Written and creatively enhanced by Dave Eggers, A Heartbreaking Work of Staggering Genius defies all previously written memoirs by 1) being a memoir and 2) simultaneously making fun of all that memoirs, in general, represent. Eggers informs the reader right from the start that the events in this book are inflated, unconventional, and mostly true. Heartbreaking- yes; Staggering- yes; Genius- hyperbolic word choice. By the title and first few pages alone, a reader can tell right away if this is a book they want to spend their time on. Personally, I am on a teeter-totter with this book; I don't know if I really like it, or really hate it. Written in a style resembling stream of consciousness, Eggers can go on for much too long on things that, honestly, nobody really cares about or even wants to hear about. I fell that the author is slipping into a state of paranoia as the book progresses. Eggers is juggling his "job," finding a place to live, finding some time for himself, raising his little brother, and dealing with the death of his parents who died 5 weeks apart.
From a reader's standpoint, events in this book are absolutely hilarious and sometimes so out of the ordinary that one can't help but giggle.
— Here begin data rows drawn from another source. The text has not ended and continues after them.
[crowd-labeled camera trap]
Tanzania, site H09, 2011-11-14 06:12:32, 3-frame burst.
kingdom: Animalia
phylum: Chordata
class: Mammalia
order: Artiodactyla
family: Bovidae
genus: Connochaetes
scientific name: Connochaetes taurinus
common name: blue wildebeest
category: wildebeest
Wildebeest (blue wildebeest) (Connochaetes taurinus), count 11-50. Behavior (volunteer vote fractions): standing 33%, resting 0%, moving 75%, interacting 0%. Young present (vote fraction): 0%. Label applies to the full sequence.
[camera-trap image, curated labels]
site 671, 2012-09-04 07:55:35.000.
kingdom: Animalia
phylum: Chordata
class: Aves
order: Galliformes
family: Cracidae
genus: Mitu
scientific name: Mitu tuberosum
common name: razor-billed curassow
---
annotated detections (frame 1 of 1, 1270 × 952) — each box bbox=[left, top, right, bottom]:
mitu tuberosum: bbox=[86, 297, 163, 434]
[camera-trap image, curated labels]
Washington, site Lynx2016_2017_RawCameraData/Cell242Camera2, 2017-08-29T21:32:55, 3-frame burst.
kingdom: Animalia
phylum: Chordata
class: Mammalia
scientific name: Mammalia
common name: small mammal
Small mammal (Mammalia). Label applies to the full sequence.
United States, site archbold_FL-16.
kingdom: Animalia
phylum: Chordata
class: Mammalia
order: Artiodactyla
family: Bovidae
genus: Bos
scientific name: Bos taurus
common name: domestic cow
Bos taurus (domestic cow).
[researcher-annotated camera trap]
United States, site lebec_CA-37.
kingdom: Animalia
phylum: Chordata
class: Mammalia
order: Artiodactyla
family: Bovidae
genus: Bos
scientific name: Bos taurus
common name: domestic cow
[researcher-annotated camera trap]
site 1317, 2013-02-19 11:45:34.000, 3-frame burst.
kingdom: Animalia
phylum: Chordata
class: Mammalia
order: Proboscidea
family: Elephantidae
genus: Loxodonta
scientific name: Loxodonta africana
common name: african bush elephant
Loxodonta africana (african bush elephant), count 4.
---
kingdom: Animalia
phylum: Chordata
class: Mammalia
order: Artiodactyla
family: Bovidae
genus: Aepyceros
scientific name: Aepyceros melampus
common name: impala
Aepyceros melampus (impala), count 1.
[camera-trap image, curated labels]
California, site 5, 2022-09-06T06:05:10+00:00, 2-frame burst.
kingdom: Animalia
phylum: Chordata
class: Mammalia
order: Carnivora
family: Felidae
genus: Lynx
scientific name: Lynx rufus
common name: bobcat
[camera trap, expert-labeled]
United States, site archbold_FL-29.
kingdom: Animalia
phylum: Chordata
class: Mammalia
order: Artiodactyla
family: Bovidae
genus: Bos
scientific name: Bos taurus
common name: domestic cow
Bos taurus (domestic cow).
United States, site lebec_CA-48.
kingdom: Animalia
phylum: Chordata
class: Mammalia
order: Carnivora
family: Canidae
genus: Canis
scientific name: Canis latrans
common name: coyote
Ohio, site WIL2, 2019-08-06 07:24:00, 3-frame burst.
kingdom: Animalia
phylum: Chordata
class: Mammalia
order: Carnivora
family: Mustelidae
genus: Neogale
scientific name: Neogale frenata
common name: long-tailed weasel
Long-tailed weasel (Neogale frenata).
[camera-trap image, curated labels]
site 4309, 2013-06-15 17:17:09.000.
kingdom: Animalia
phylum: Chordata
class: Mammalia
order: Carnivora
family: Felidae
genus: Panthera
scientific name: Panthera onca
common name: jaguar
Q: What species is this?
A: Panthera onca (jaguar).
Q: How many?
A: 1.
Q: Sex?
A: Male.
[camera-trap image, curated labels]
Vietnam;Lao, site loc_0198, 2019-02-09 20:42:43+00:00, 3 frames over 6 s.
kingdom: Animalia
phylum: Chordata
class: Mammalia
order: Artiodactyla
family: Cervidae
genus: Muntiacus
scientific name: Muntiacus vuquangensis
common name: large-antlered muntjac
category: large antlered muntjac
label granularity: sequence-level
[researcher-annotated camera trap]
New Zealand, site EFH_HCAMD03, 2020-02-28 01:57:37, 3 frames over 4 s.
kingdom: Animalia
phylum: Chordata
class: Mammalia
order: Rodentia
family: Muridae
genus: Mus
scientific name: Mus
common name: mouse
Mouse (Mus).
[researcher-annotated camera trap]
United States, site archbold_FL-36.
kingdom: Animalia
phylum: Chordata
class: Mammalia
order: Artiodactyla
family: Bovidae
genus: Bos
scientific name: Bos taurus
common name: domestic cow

The best parts of the book, I feel, do not lie in the narrative itself, but hidden on the page where publishers are listed and the ISBN number is. The author finds it necessary to state his rank on the sexual-orientation scale. He also wants the reader to know exactly how much he was paid to write this book and he also takes the liberty of writing out all the book's major themes. There is also a picture of a random stapler... Make of this book what you will, but just know that it is heartbreaking, staggering, and just very shy of genius.

3 stars good stories but not reccommendable 2010-02-05

Reviewer: Michael D. O'connell

I personally enjoyed this book just enough.
I didnt love it.
The story is ironic.
A family tragedy looked at in a comedic way.